La fanciulla dunque si procurava l’ortica intrufolandosi di notte nei
cimiteri dei dintorni e dedicava poi le giornate a tessere la stoffa per
le tuniche. Si rivelò una vera fortuna che nel castello lei passasse
praticamente inosservata.
Aveva quasi finito le dodici tuniche quando l’arcivescovo (al quale
nessuno chiese come mai si trovasse anche lui in un cimitero a
quell’ora tarda) la vide raccogliere ortica e la denunciò.
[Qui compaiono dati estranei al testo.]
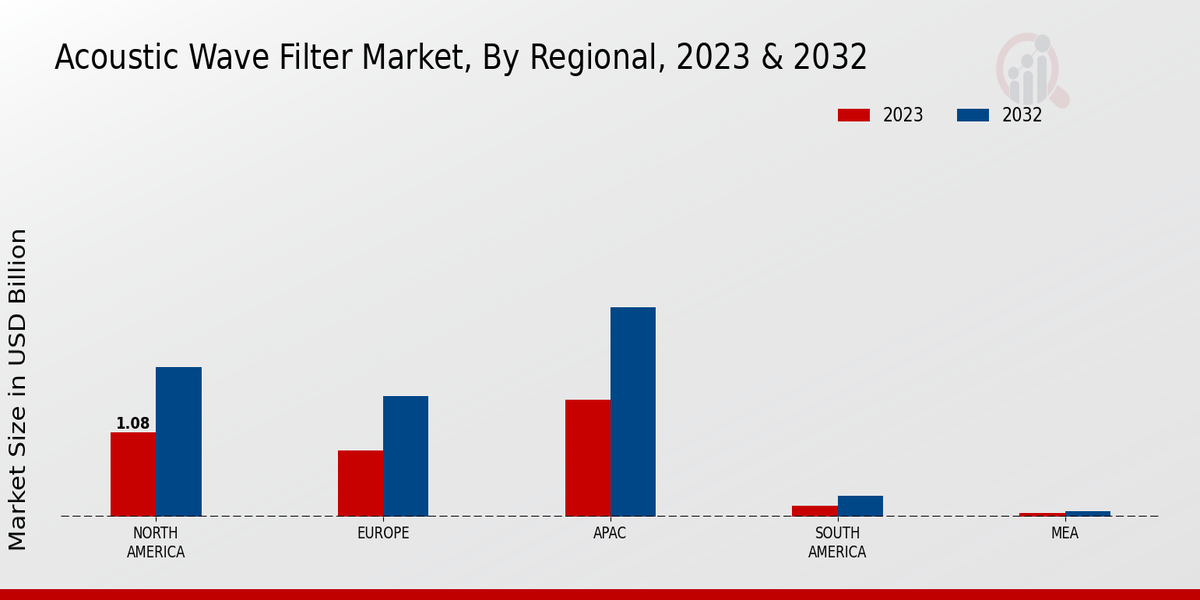 Acoustic Wave Filter Market, By Regional, 2023 & 2032

2023
2032

Market Size in USD Billion

1.08

NORTH AMERICA
EUROPE
APAC
SOUTH AMERICA
MEA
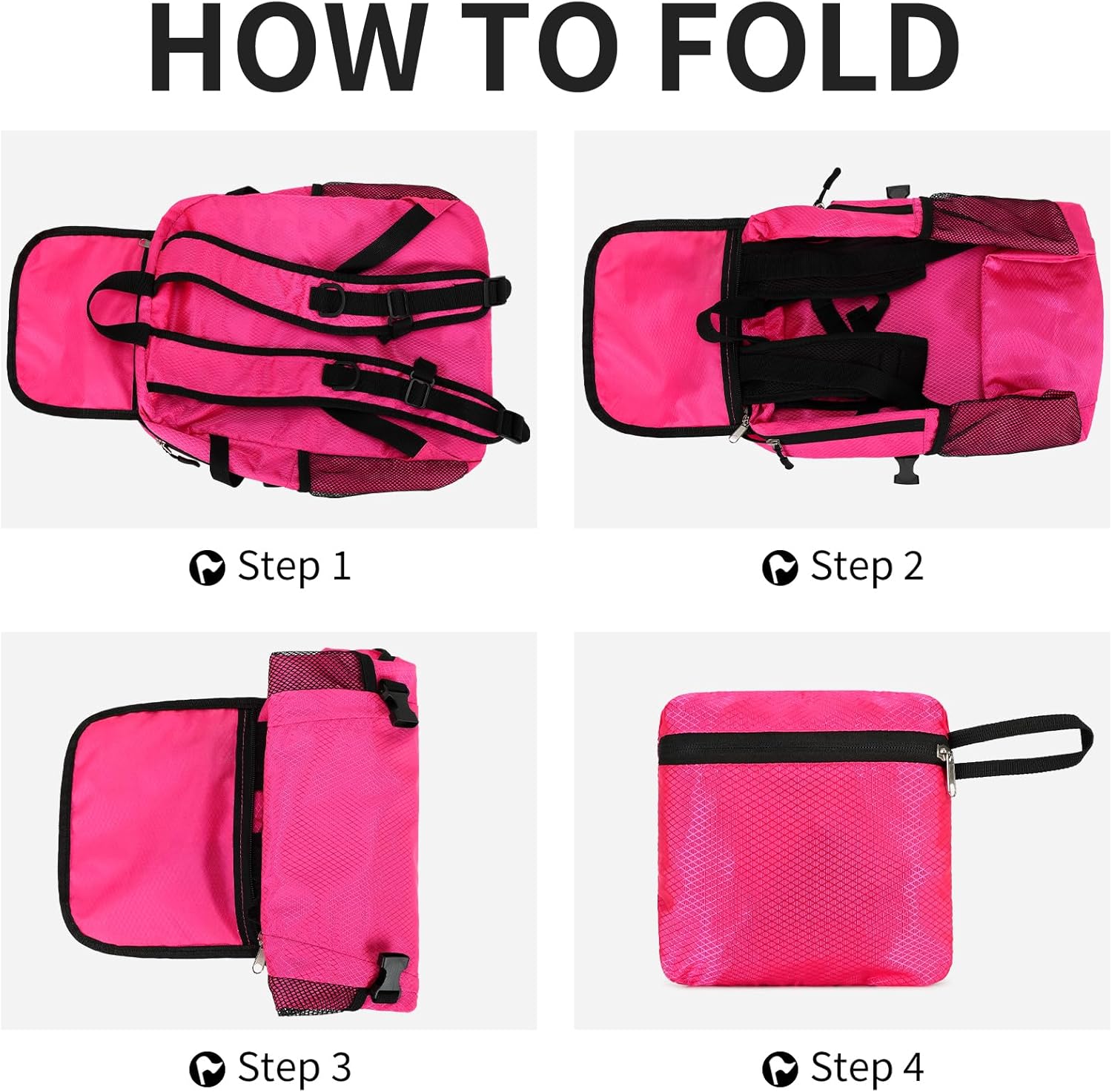 HOW TO FOLD

Step 1

Step 2

Step 3

Step 4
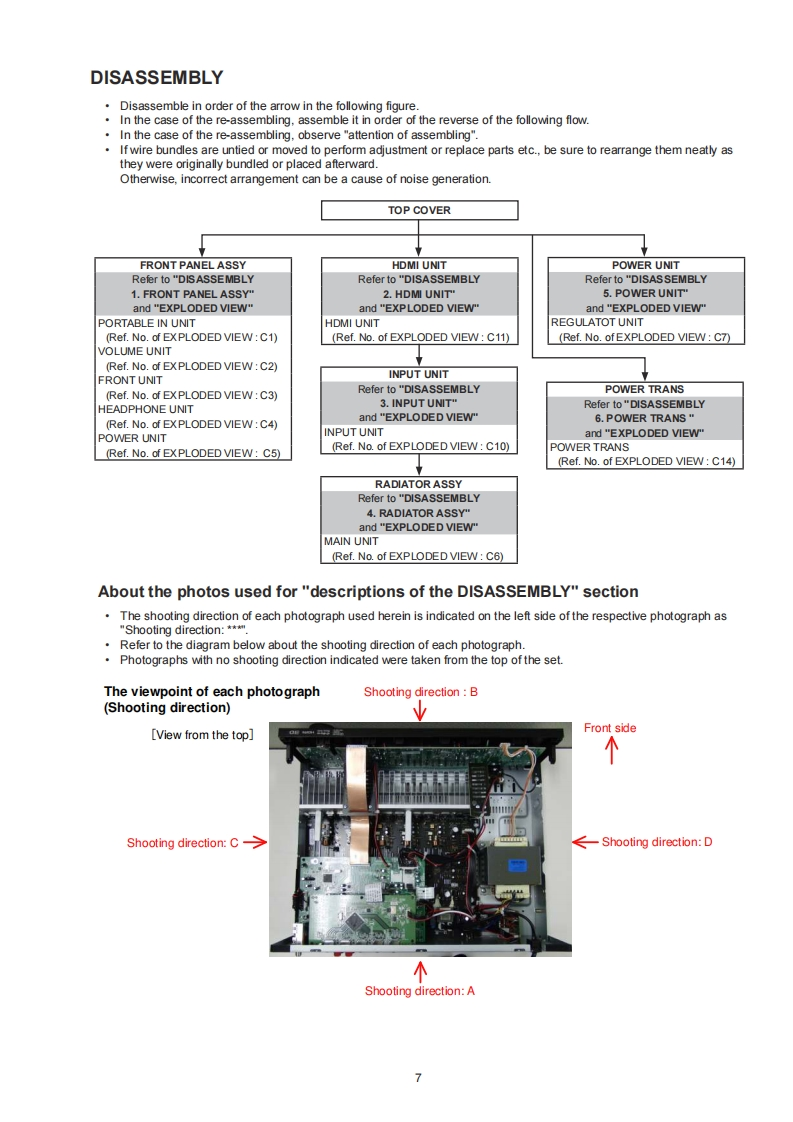 DISASSEMBLY

• Disassemble in order of the arrow in the following figure.
• In the case of the re-assembling, assemble it in order of the reverse of the following flow.
• In the case of the re-assembling, observe "attention of assembling".
• If wire bundles are untied or moved to perform adjustment or replace parts etc., be sure to rearrange them neatly as they were originally bundled or placed afterward.
Otherwise, incorrect arrangement can be a cause of noise generation.

TOP COVER

FRONT PANEL ASSY
Refer to "DISASSEMBLY
1. FRONT PANEL ASSY"
and "EXPLODED VIEW"
PORTABLE IN UNIT
(Ref. No. of EXPLODED VIEW : C1)
VOLUME UNIT
(Ref. No. of EXPLODED VIEW : C2)
FRONT UNIT
(Ref. No. of EXPLODED VIEW : C3)
HEADPHONE UNIT
(Ref. No. of EXPLODED VIEW : C4)
POWER UNIT
(Ref. No. of EXPLODED VIEW : C5)

HDMI UNIT
Refer to "DISASSEMBLY
2. HDMI UNIT"
and "EXPLODED VIEW"
HDMI UNIT
(Ref. No. of EXPLODED VIEW : C11)

INPUT UNIT
Refer to "DISASSEMBLY
3. INPUT UNIT"
and "EXPLODED VIEW"
INPUT UNIT
(Ref. No. of EXPLODED VIEW : C10)

RADIATOR ASSY
Refer to "DISASSEMBLY
4. RADIATOR ASSY"
and "EXPLODED VIEW"
MAIN UNIT
(Ref. No. of EXPLODED VIEW : C6)

POWER UNIT
Refer to "DISASSEMBLY
5. POWER UNIT"
and "EXPLODED VIEW"
REGULATOT UNIT
(Ref. No. of EXPLODED VIEW : C7)

POWER TRANS
Refer to "DISASSEMBLY
6. POWER TRANS "
and "EXPLODED VIEW"
POWER TRANS
(Ref. No. of EXPLODED VIEW : C14)

About the photos used for "descriptions of the DISASSEMBLY" section

• The shooting direction of each photograph used herein is indicated on the left side of the respective photograph as "Shooting direction: ***".
• Refer to the diagram below about the shooting direction of each photograph.
• Photographs with no shooting direction indicated were taken from the top of the set.

The viewpoint of each photograph
(Shooting direction)

[View from the top]

Shooting direction : B

Front side

Shooting direction: C

Shooting direction: D

Shooting direction: A

7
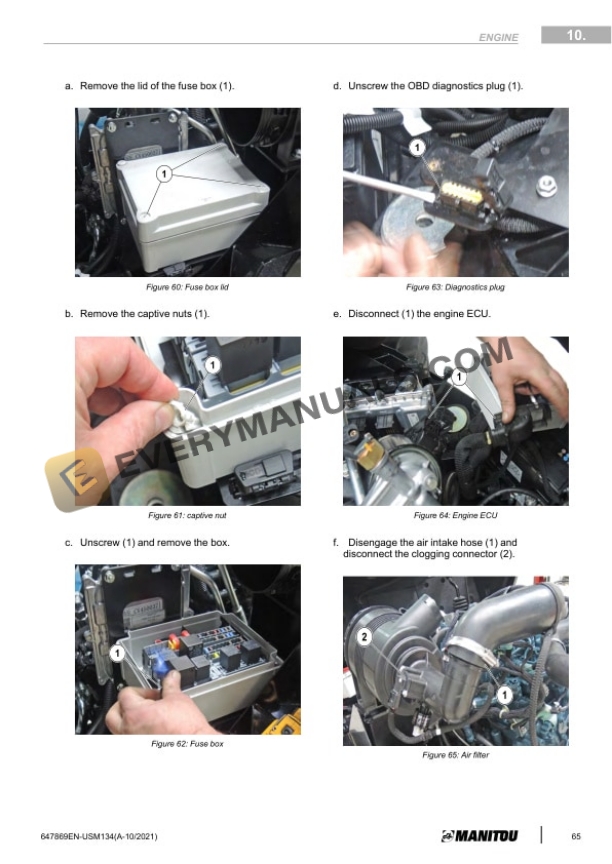 ENGINE 10.

a. Remove the lid of the fuse box (1).

1

Figure 60: Fuse box lid

b. Remove the captive nuts (1).

1

Figure 61: captive nut

c. Unscrew (1) and remove the box.

1

Figure 62: Fuse box

d. Unscrew the OBD diagnostics plug (1).

1

Figure 63: Diagnostics plug

e. Disconnect (1) the engine ECU.

1

Figure 64: Engine ECU

f. Disengage the air intake hose (1) and disconnect the clogging connector (2).

2

1

Figure 65: Air filter

EVERYMANUAL.COM

647869EN-USM134(A-10/2021)

MANITOU

65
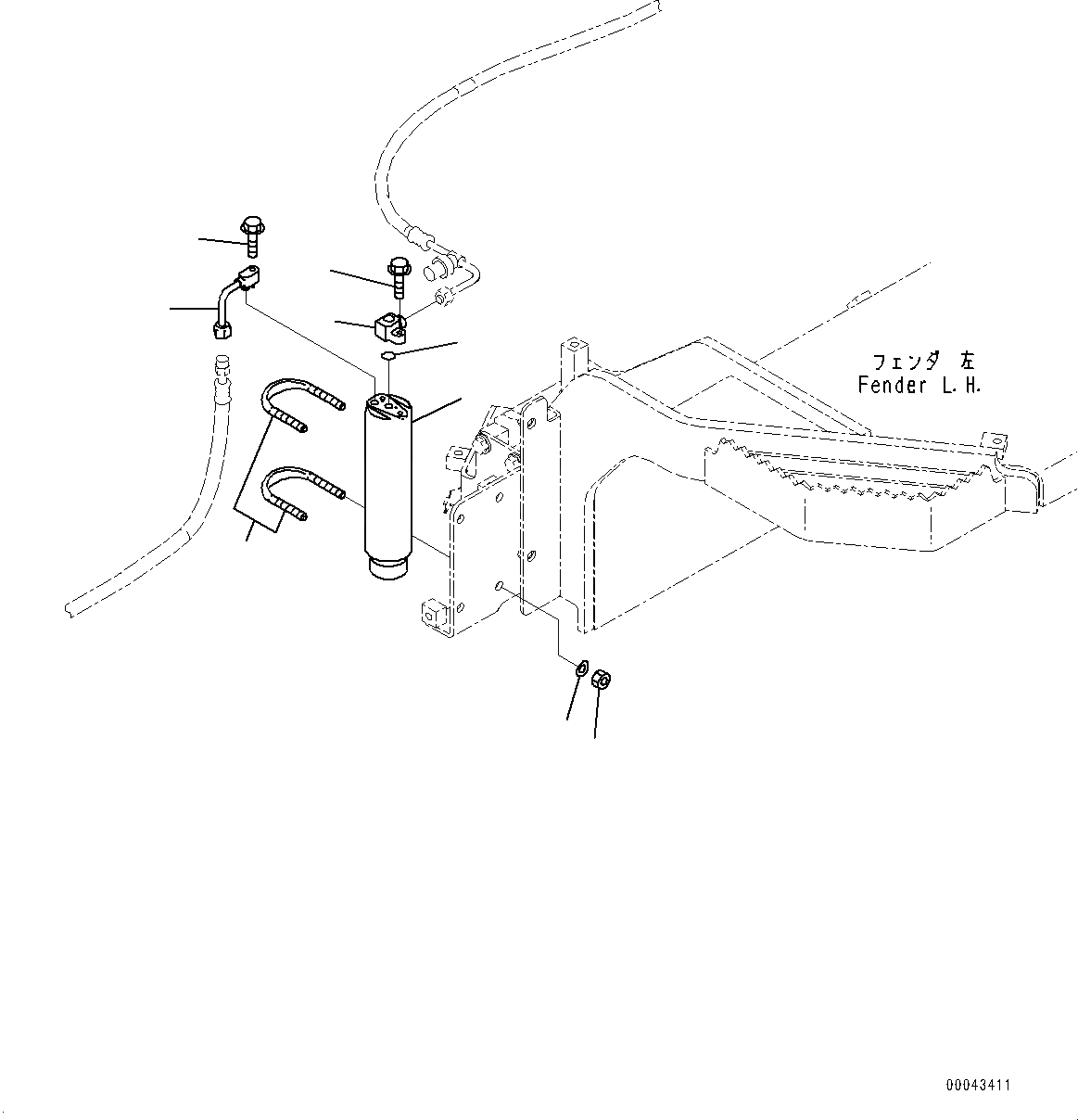 フェンダ 左
Fender L.H.

00043411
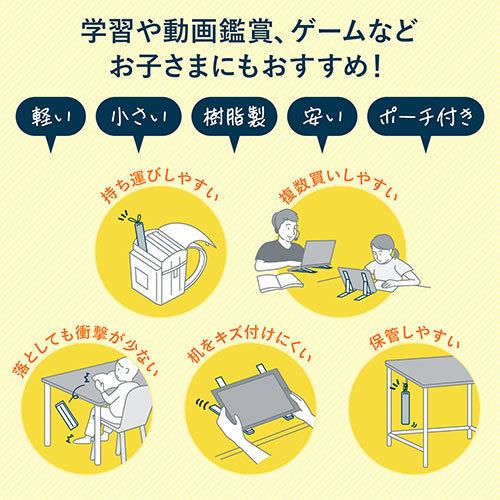 学習や動画鑑賞、ゲームなど
お子さまにもおすすめ！

軽い

小さい

樹脂製

安い

ポーチ付き

持ち運びしやすい

複数買いしやすい

落としても衝撃が少ない

机をキズ付けにくい

保管しやすい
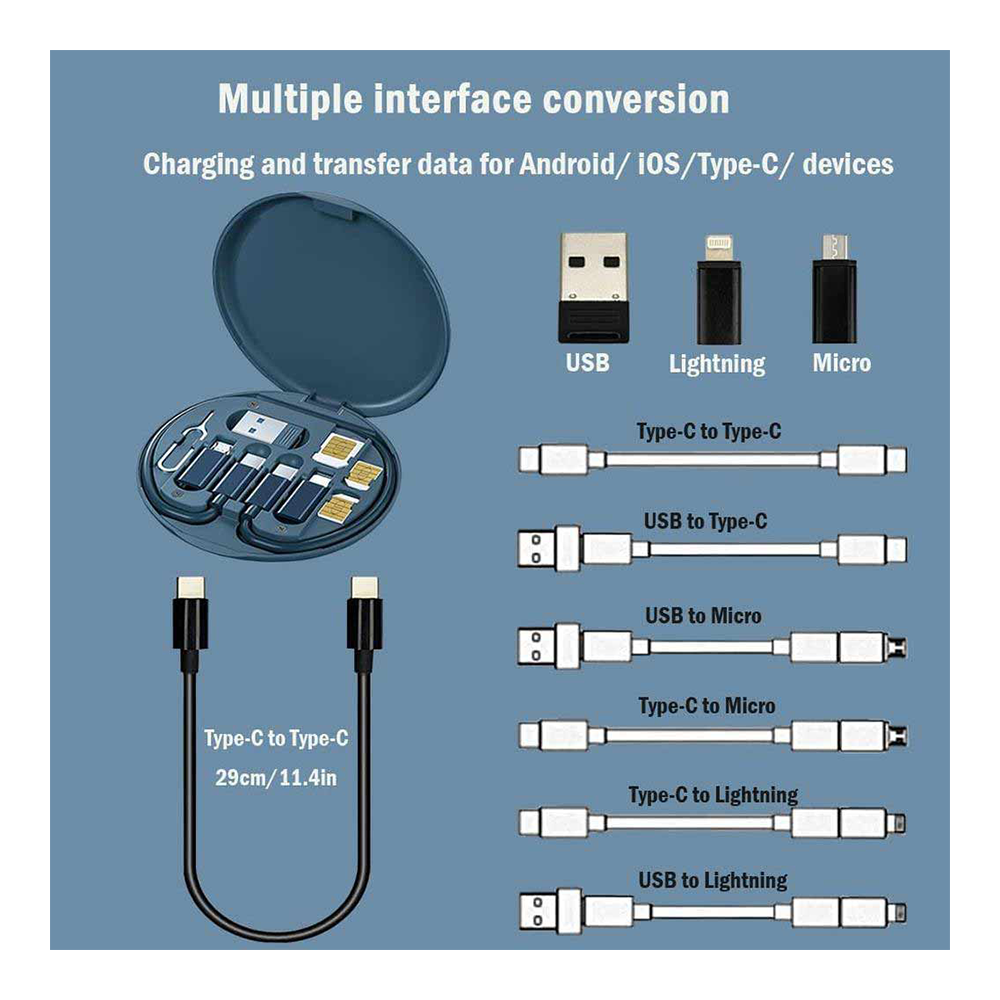 Multiple interface conversion

Charging and transfer data for Android/ iOS/Type-C/ devices

USB

Lightning

Micro

Type-C to Type-C

USB to Type-C

USB to Micro

Type-C to Micro

Type-C to Lightning

USB to Lightning

Type-C to Type-C

29cm/11.4in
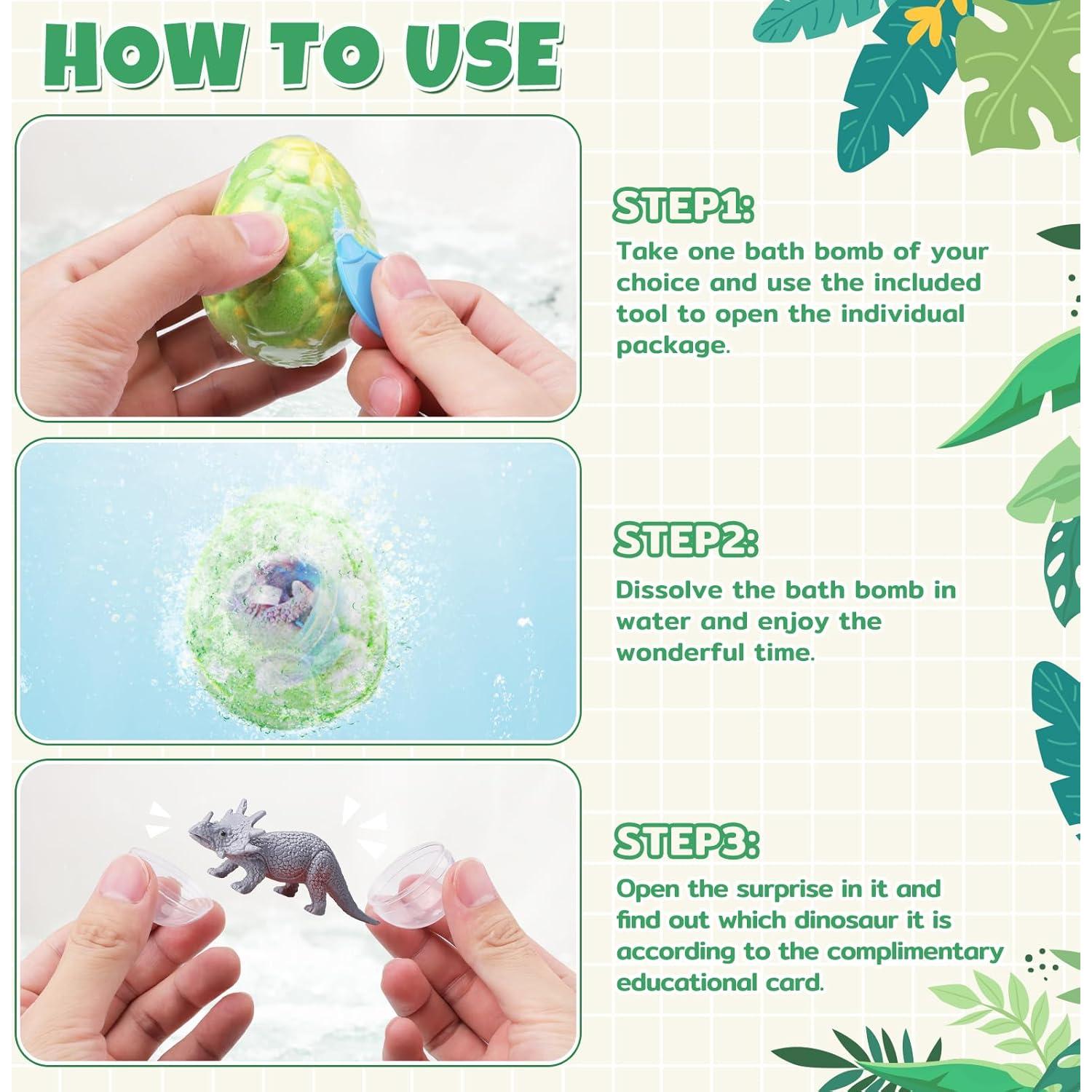 HOW TO USE

STEP1:

Take one bath bomb of your choice and use the included tool to open the individual package.

STEP2:

Dissolve the bath bomb in water and enjoy the wonderful time.

STEP3:

Open the surprise in it and find out which dinosaur it is according to the complimentary educational card.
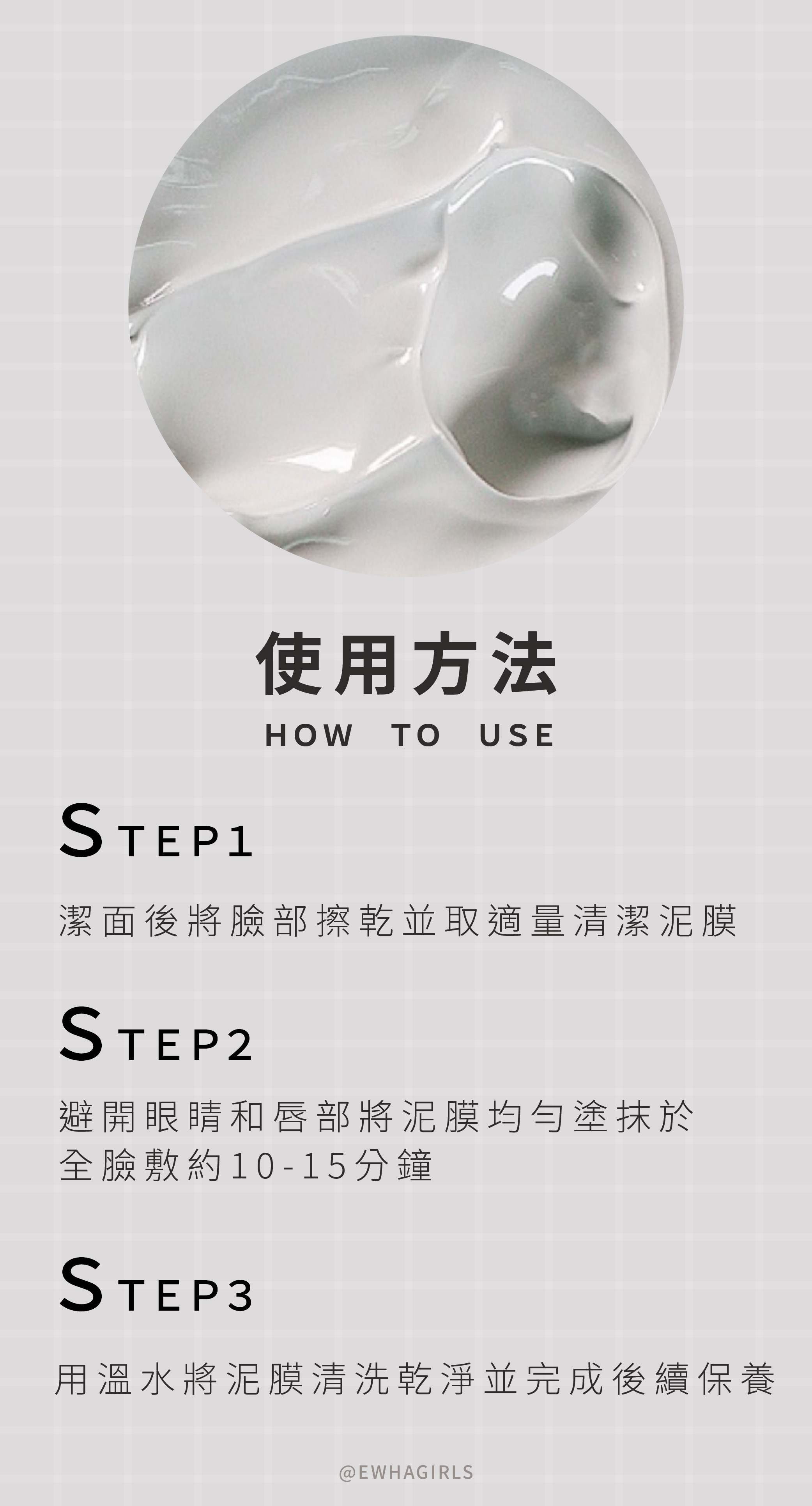 使用方法

HOW TO USE

STEP1

潔面後將臉部擦乾並取適量清潔泥膜

STEP2

避開眼睛和唇部將泥膜均勻塗抹於全臉敷約10-15分鐘

STEP3

用溫水將泥膜清洗乾淨並完成後續保養

@EWHAGIRLS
La regina
sentì confermati i propri sospetti (quella era una ragazzina che non
le aveva confidato nemmeno un segreto verginale, che mostrava
indifferenza assoluta nei riguardi di scarpe talmente splendide da
essere esposte nei musei). Il re – non c’è da stupirsene –
accondiscese, nella speranza di apparire forte e pragmatico, un vero
re, un re al quale proteggere il popolo dalle forze oscure stava
talmente a cuore da autorizzare persino l’esecuzione capitale della
figlia, se serviva a tenere i suoi sudditi al sicuro, liberi dai sortilegi e
dal timore di demoniache trasformazioni.